Kidneys Home > Polycystic Kidney Disease Genetics
The two inherited types of polycystic kidney disease are autosomal dominant polycystic kidney disease and autosomal recessive polycystic kidney disease. They are caused by mutations in the PKD1, PKD2, or PKHD1 genes. The third type, acquired cystic kidney disease, is not inherited, but associated with long-term kidney problems, dialysis, and old age. For more information about polycystic kidney disease genetics, talk to your healthcare provider.
There are three types of polycystic kidney disease:
- Autosomal dominant polycystic kidney disease
- Autosomal recessive polycystic kidney disease
- Acquired cystic kidney disease.
Both autosomal dominant and autosomal recessive are inherited polycystic kidney disease types; acquired cystic kidney disease is not inherited, but associated with long-term kidney problems, dialysis, and old age.
Mutations in the PKD1, PKD2, and PKHD1 genes cause polycystic kidney disease.
Mutations in the PKD1 and PKD2 genes cause autosomal dominant polycystic kidney disease. The functions of the proteins made by these genes are not fully understood, but they are involved in transmitting chemical signals from the outside of the cell to the cell's nucleus. Polycystic kidney disease research scientists believe that the two proteins work together to promote normal kidney development and function.
Mutations in the PKD1 or PKD2 gene lead to the formation of thousands of cysts, which disrupt the normal functions of the kidneys and other organs. People with mutations in the PKD2 gene typically have a less severe form of the disease than people with PKD1 mutations.
Mutations in the PKHD1 gene cause autosomal recessive polycystic kidney disease. Although the function of this gene is not yet known, it is likely that the protein made by the gene transmits chemical signals from the outside of the cell to the cell's nucleus.
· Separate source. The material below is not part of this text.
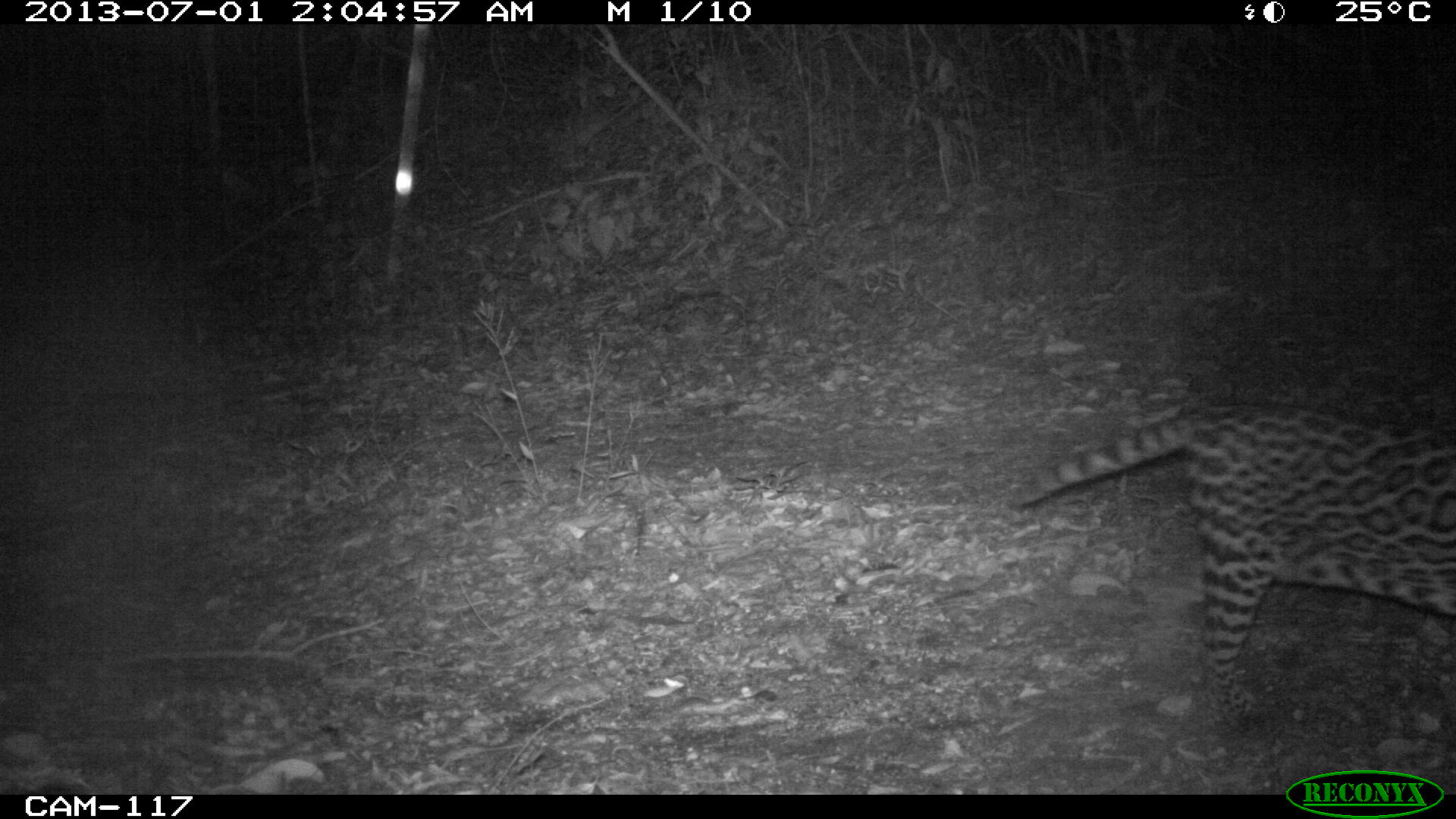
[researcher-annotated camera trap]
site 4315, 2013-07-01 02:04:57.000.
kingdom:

Researchers have not determined how mutations in the PKHD1 gene lead to the formation of numerous cysts, and result in the characteristic features of polycystic kidney disease.
A very small number of families with polycystic kidney disease do not have apparent mutations in any of the three known genes. An unidentified gene, or unidentified genes, may also be responsible for this disease.
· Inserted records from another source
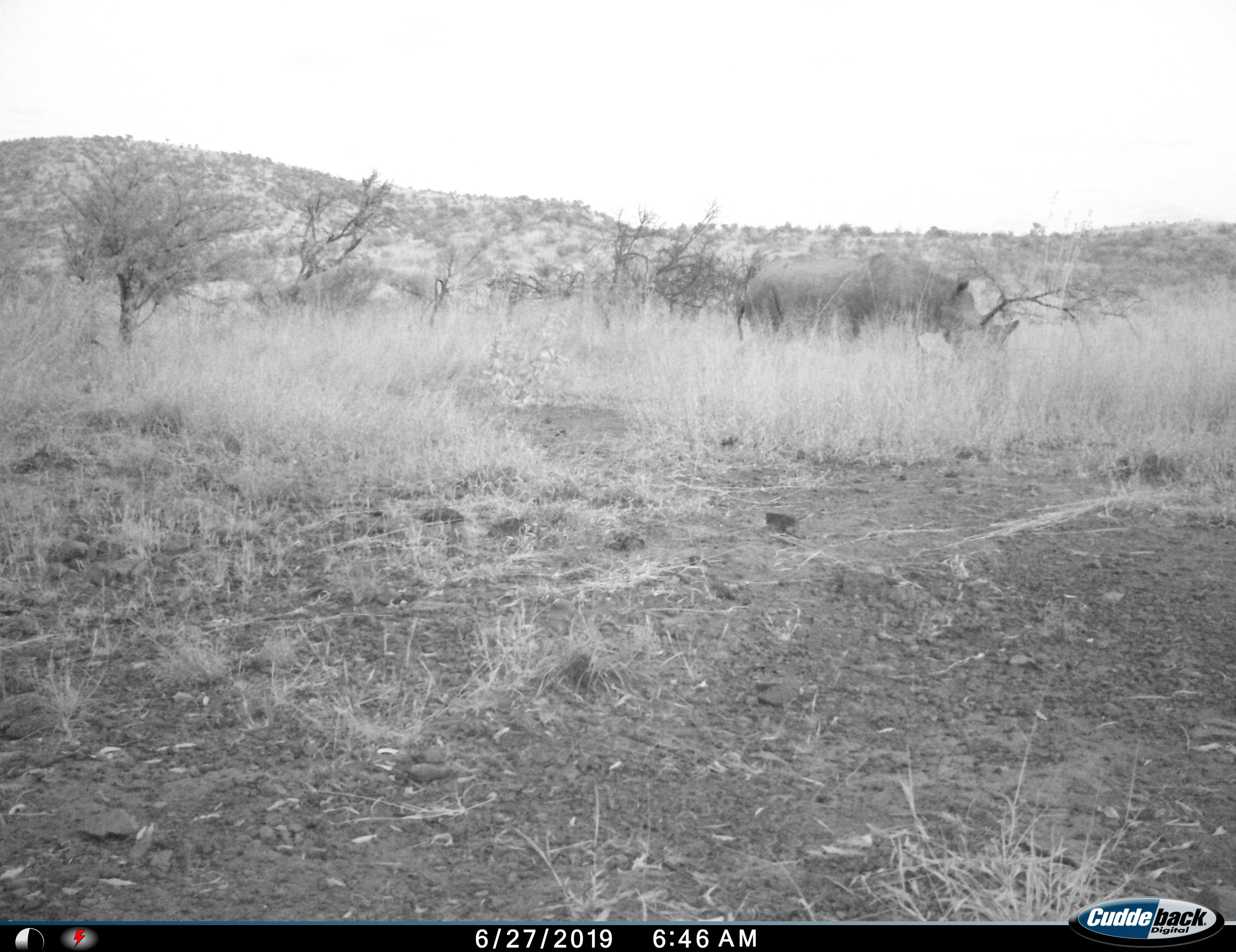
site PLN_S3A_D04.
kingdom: Animalia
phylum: Chordata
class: Mammalia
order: Perissodactyla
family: Rhinocerotidae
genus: Ceratotherium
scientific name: Ceratotherium simum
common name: white rhinoceros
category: rhinoceroswhite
Rhinoceroswhite (white rhinoceros) (Ceratotherium simum), count 1. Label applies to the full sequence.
Although polycystic kidney disease is usually a genetic disorder, a small percentage of cases are not caused by gene mutations. These nonhereditary (not inherited) cases are called acquired cystic kidney disease. This form of the disorder occurs most often in people who have long-term kidney damage, and in those who have been treated with hemodialysis (a procedure that filters the blood in people with kidney failure).